____ Extracted material

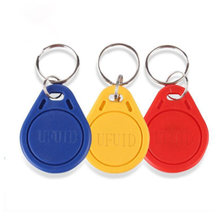 100pcs Handheld 125khz ID Keyfob RFID Tag TK4100 EM4100 Access Control Time Attendance Card Sticker Key Fob Token Ring Proximity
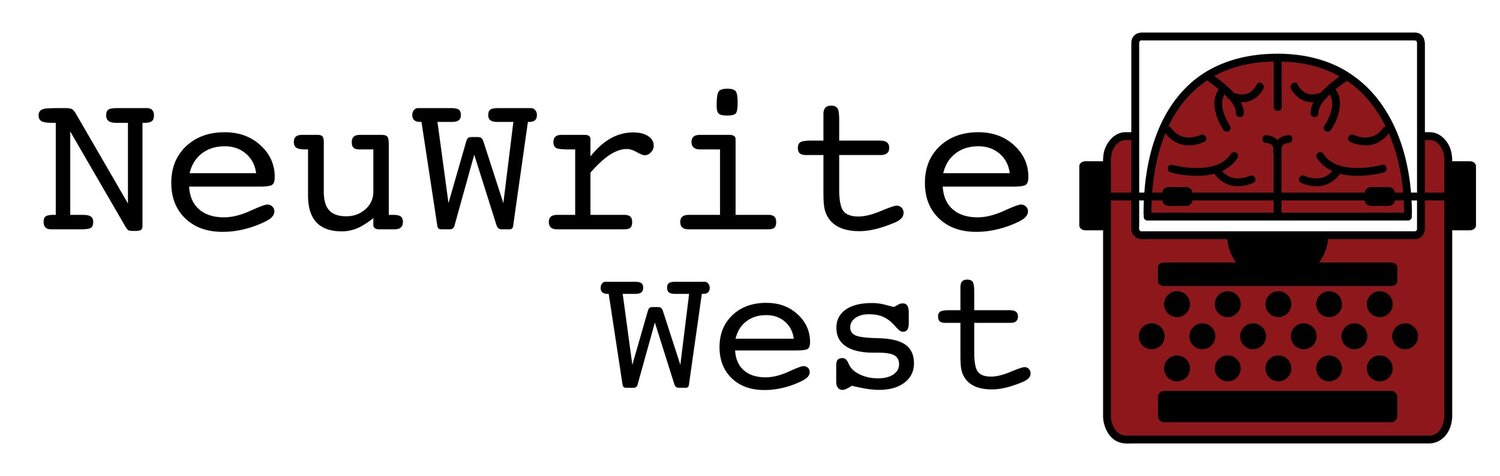 NeuWrite West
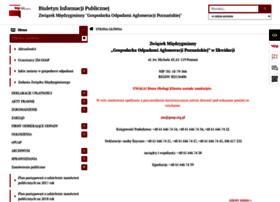 goap.org.pl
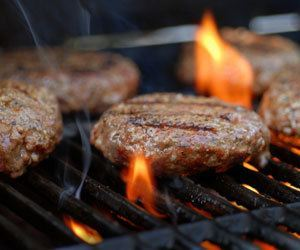 How to clean Outdoors: How to Unclog a Grill Burner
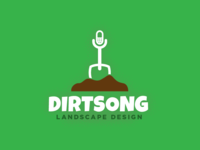 Dirtsong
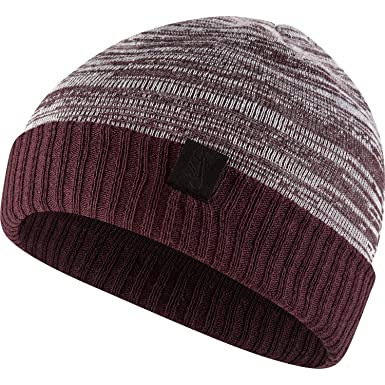 reputable site 002ff a6918 Nike SB Cuffed Beanie - AA9976 (Burgundy Crush White Black) at Amazon Men s  Clothing store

________

### [Task requirements]
Give back each entry verbatim but drop its pictures.

### [Written solution]
 100pcs Handheld 125khz ID Keyfob RFID Tag TK4100 EM4100 Access Control Time Attendance Card Sticker Key Fob Token Ring Proximity
 NeuWrite West
 goap.org.pl
 How to clean Outdoors: How to Unclog a Grill Burner
 Dirtsong
 reputable site 002ff a6918 Nike SB Cuffed Beanie - AA9976 (Burgundy Crush White Black) at Amazon Men s  Clothing store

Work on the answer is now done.